I tried with a fresh dataset after fixing the dataset conversion bug and getting the same error, the dataset looks good on the hub but only the metadata is present on the local disk

╰➤ ls -lah /home/jack/.cache/huggingface/lerobot/jackvial/screwdriver_attach_panel_ls_080125_9_e8/
total 32K
drwxrwxr-x   3 jack jack 4.0K Oct  4 15:19 .
drwxrwxr-x 251 jack jack  20K Oct  4 15:19 ..
drwxrwxr-x   2 jack jack 4.0K Oct  4 15:19 meta
╰➤ python -m lerobot.scripts.lerobot_edit_dataset         --repo_id jackvial/screwdriver_attach_panel_ls_080125_9_e8         --operation.type delete_episodes         --operation.episode_indices "[0, 2]"
stats.json: 7.23kB [00:00, 11.0MB/s]                                            | 0/4 [00:00<?, ?it/s]
info.json: 4.04kB [00:00, 11.1MB/s]rquet:   0%|                           | 0.00/57.7k [00:00<?, ?B/s]
meta/tasks.parquet: 100%|████████████████████████████████████████| 2.92k/2.92k [00:00<00:00, 8.40kB/s]
meta/episodes/chunk-000/file-000.parquet: 100%|███████████████████| 57.7k/57.7k [00:00<00:00, 119kB/s]
Fetching 4 files: 100%|█████████████████████████████████████████████████| 4/4 [00:00<00:00,  5.83it/s]
Generating train split: 8 examples [00:00, 365.09 examples/s]

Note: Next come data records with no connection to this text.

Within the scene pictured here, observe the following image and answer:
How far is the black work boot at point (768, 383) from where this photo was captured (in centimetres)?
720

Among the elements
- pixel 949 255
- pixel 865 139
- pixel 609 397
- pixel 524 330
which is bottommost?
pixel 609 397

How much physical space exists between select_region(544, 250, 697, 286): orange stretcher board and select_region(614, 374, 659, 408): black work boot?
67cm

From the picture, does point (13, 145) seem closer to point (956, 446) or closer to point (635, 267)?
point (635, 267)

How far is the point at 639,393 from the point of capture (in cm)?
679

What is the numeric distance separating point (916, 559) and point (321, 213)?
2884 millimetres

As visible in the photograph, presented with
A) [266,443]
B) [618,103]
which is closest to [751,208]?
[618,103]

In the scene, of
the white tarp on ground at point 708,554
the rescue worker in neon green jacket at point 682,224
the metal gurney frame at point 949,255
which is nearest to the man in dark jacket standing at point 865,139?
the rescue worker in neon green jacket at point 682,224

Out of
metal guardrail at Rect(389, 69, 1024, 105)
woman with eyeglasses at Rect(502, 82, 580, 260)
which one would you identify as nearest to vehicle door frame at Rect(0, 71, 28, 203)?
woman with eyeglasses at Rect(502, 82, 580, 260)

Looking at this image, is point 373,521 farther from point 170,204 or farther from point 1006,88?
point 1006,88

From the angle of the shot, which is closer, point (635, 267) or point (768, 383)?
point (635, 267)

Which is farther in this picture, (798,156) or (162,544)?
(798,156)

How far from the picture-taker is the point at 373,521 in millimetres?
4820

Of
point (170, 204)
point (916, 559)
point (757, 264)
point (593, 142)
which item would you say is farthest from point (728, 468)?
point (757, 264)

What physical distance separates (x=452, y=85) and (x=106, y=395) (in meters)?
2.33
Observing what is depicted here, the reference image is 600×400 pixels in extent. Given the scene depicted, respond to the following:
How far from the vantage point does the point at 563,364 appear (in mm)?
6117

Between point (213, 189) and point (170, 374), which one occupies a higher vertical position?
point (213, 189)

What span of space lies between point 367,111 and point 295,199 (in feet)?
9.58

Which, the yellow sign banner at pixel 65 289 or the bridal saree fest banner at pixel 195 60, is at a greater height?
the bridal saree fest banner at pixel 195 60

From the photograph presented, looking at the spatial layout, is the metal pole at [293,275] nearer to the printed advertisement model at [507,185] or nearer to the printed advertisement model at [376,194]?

README.md: 4.53kB [00:00, 23.5MB/s]                                            | 0/10 [00:00<?, ?it/s]
.gitattributes: 2.46kB [00:00, 18.9MB/s]                                  | 0.00/60.3k [00:00<?, ?B/s]
data/chunk-000/file-000.parquet: 100%|████████████████████████████| 60.3k/60.3k [00:00<00:00, 424kB/s]
videos/observation.images.side/chunk-000(…): 100%|███████████████| 15.5M/15.5M [00:00<00:00, 35.7MB/s]
videos/observation.images.top/chunk-000/(…): 100%|███████████████| 22.6M/22.6M [00:00<00:00, 33.5MB/s]
videos/observation.images.screwdriver/ch(…): 100%|███████████████| 31.4M/31.4M [00:00<00:00, 44.6MB/s]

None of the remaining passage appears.